I think this emphasizes the point that we need to understand and
document a release requirements and procedure that is 100% consistent
with Apache requirements BEFORE we begin having low level discussions
on how to implement that release procedure. ...
I think that the first question we would need to answer in a discussion
of the releases is, "What is the form of the release that is seen by the
user?" In the past, that was:
1. Two separate versioned tarballs, one for apps/ and one for nutts/
2. ReleaseNotes, and
3. A tagged repository.
The creation of the tarballs was done by the script tools/zipme.sh.

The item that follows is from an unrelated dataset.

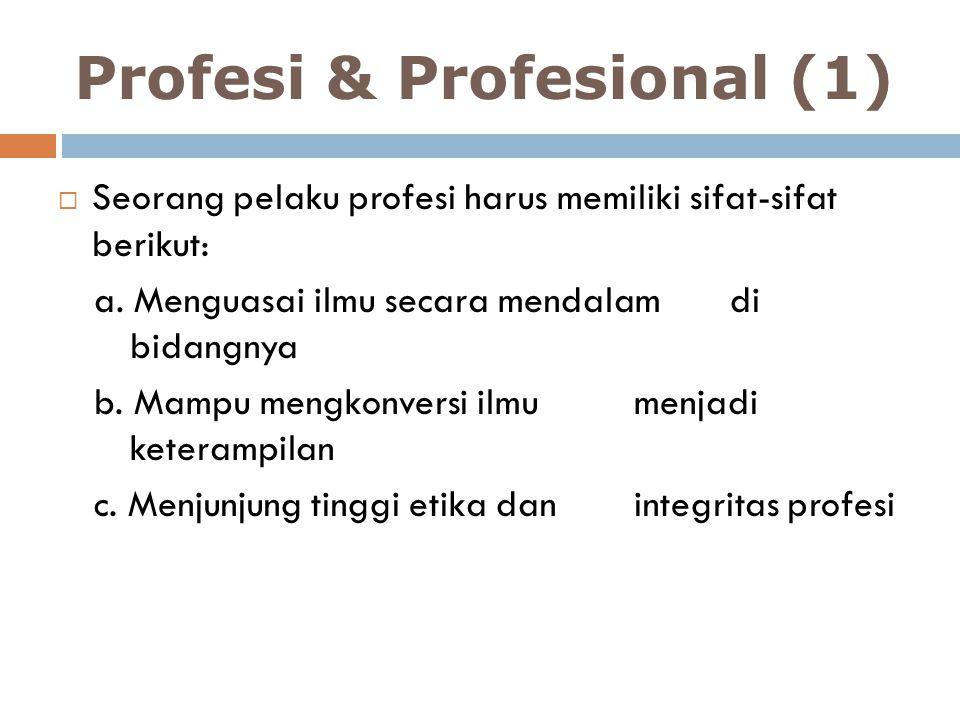 Profesi & Profesional (1)  Seorang pelaku profesi harus memiliki sifat-sifat berikut: a. Menguasai ilmu secara mendalam di bidangnya b. Mampu mengkon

That script requires the version number and the commit UID at the HEAD
of the nuttx/ repository (addressing Justin's concern with tags). It
generates the tarballs and also a .version file in the root. That
.version file contains the versioning information in various formats as
well as the UID. The .version file is directly include-able by scripts
and Makefile fragments. At build time, the .version is used to create
an include/nuttx/version.h header file making the version information
available to C and C++ code as well.
Releases were posted on SourceForge and Bitbucket download areas.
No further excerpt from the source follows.